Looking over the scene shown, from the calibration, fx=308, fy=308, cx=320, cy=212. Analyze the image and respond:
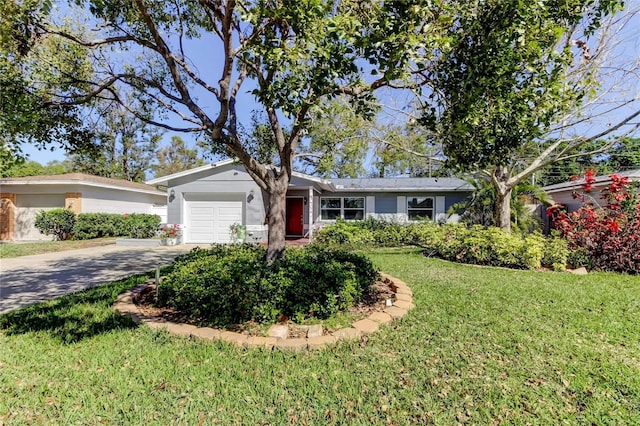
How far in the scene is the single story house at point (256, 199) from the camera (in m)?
14.1

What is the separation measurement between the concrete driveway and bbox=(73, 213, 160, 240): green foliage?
3.01 m

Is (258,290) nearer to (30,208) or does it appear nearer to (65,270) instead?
(65,270)

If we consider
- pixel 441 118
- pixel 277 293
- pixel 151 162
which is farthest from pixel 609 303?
pixel 151 162

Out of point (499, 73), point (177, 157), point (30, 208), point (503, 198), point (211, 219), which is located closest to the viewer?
point (499, 73)

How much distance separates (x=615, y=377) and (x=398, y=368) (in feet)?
6.53

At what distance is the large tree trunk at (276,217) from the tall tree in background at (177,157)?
33607mm

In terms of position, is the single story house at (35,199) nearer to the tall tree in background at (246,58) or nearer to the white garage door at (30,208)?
the white garage door at (30,208)

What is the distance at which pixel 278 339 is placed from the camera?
136 inches

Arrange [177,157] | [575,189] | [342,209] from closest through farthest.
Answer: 1. [575,189]
2. [342,209]
3. [177,157]

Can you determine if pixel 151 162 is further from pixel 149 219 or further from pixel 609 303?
pixel 609 303

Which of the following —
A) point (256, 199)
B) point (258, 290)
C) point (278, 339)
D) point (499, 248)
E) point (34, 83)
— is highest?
point (34, 83)

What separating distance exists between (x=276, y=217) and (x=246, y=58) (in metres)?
2.60

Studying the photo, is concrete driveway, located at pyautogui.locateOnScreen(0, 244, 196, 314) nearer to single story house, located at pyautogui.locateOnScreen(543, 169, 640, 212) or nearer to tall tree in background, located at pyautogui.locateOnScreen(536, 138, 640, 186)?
single story house, located at pyautogui.locateOnScreen(543, 169, 640, 212)

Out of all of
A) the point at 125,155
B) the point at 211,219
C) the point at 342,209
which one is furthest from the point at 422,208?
the point at 125,155
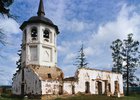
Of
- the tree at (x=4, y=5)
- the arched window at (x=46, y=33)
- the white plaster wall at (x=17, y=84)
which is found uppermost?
the arched window at (x=46, y=33)

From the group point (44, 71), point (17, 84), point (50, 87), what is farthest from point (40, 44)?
point (17, 84)

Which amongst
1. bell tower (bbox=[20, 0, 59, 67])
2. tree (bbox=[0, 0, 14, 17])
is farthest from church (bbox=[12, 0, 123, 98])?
tree (bbox=[0, 0, 14, 17])

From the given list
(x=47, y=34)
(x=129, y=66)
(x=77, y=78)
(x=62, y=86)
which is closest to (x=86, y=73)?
(x=77, y=78)

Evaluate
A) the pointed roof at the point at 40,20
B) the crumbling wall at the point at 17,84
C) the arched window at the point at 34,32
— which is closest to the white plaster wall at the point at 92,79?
the crumbling wall at the point at 17,84

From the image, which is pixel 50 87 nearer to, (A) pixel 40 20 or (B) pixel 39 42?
(B) pixel 39 42

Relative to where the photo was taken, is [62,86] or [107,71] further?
[107,71]

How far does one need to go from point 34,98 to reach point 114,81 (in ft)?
40.6

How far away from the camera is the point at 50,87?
3128 cm

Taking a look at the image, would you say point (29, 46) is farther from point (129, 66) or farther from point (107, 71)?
point (129, 66)

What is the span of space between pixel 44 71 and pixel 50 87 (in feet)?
8.24

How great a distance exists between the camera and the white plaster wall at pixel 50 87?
1214 inches

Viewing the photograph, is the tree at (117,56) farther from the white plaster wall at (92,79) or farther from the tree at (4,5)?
the tree at (4,5)

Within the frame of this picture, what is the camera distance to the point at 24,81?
33844mm

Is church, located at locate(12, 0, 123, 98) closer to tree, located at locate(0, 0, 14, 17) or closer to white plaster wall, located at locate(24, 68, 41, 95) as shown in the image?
white plaster wall, located at locate(24, 68, 41, 95)
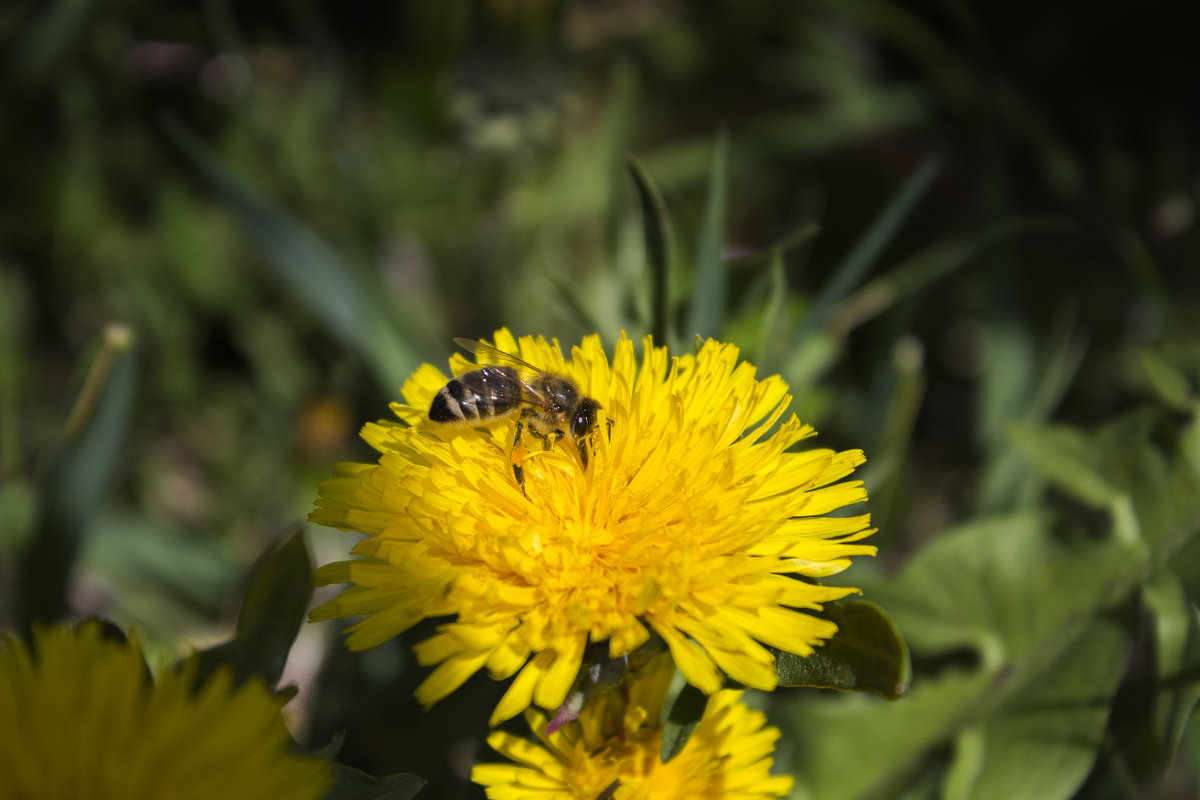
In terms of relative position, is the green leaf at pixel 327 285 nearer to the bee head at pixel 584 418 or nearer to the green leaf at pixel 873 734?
A: the bee head at pixel 584 418

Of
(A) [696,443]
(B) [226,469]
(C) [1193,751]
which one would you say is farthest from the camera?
(B) [226,469]

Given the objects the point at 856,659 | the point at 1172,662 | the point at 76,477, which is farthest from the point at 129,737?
the point at 1172,662

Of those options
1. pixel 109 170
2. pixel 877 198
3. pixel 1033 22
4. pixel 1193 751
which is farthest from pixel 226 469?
pixel 1033 22

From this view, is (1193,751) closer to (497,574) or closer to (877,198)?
(497,574)

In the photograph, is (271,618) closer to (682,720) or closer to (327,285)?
(682,720)

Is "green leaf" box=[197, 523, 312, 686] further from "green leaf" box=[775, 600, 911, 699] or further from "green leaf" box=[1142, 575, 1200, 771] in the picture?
"green leaf" box=[1142, 575, 1200, 771]

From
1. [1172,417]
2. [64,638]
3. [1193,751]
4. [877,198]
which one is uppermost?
[877,198]

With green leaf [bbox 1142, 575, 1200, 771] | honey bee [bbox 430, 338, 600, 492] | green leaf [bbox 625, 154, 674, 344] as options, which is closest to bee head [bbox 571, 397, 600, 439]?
honey bee [bbox 430, 338, 600, 492]
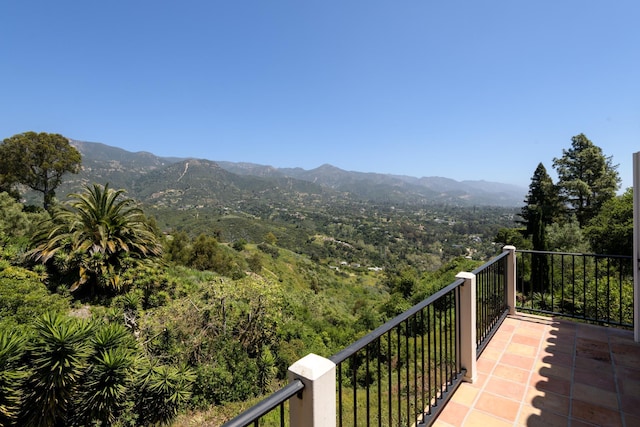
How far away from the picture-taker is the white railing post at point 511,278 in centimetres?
404

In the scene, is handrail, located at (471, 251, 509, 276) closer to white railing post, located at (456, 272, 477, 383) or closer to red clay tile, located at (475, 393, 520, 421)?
white railing post, located at (456, 272, 477, 383)

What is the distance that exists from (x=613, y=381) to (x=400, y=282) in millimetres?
15285

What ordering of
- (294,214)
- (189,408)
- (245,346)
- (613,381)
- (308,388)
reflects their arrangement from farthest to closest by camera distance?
(294,214), (245,346), (189,408), (613,381), (308,388)

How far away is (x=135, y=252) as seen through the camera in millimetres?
11211

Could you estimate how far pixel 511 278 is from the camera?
13.4ft

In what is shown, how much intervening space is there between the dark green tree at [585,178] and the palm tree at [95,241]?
2610cm

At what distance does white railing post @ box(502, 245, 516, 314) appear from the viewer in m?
4.04

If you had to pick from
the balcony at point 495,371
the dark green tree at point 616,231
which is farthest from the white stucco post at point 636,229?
the dark green tree at point 616,231

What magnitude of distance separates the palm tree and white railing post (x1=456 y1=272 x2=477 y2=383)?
11.0 meters

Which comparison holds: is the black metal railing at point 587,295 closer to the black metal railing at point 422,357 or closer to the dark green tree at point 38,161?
the black metal railing at point 422,357

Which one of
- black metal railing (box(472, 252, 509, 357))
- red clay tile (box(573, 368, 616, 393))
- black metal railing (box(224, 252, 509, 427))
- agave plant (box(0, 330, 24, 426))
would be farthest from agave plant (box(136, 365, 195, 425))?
red clay tile (box(573, 368, 616, 393))

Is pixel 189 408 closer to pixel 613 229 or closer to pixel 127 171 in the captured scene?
pixel 613 229

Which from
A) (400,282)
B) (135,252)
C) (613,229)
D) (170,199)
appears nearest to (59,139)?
(135,252)

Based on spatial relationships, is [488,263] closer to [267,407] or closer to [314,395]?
[314,395]
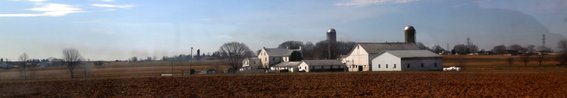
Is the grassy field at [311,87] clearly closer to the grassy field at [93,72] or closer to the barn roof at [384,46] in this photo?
the grassy field at [93,72]

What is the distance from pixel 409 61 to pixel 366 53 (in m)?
11.4

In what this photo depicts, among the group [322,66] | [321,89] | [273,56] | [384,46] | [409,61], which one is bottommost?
[321,89]

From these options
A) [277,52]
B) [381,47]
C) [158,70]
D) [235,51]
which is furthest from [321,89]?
[235,51]

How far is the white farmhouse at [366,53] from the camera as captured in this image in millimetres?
A: 100125

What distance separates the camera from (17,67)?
84.5 meters

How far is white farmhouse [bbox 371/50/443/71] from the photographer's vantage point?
90.2 meters

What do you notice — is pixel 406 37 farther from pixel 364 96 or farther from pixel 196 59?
pixel 364 96

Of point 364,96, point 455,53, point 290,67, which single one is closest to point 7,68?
point 290,67

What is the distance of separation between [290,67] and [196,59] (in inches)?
2109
______
_EXERCISE TASK_. Repeat exactly the lines above from the line that contains "What is the distance from" through the end. Include both of these ends; leave out everything else.

_FULL ANSWER_.
What is the distance from pixel 409 61 to pixel 366 53 (in m)?
11.4

In what this photo depicts, among the group [322,66] | [321,89] | [273,56] | [384,46] | [409,61], which one is bottommost?
[321,89]

From these options
A) [277,52]
B) [381,47]
C) [158,70]
D) [235,51]
which is furthest from [321,89]?
[235,51]

How far is the white farmhouse at [366,53] from the camera as captured in this image in millimetres?
A: 100125

What distance separates the camera from (17,67)?
84.5 meters

How far is white farmhouse [bbox 371/50/443/71] from the photographer's vantage point?
90.2 meters

What do you notice — is pixel 406 37 farther from pixel 364 96 or farther from pixel 196 59?
pixel 364 96

Of point 364,96, point 455,53, point 290,67, which single one is closest to point 7,68?
point 290,67

What is the distance of separation between [290,67] and [196,59] (in inches)?
2109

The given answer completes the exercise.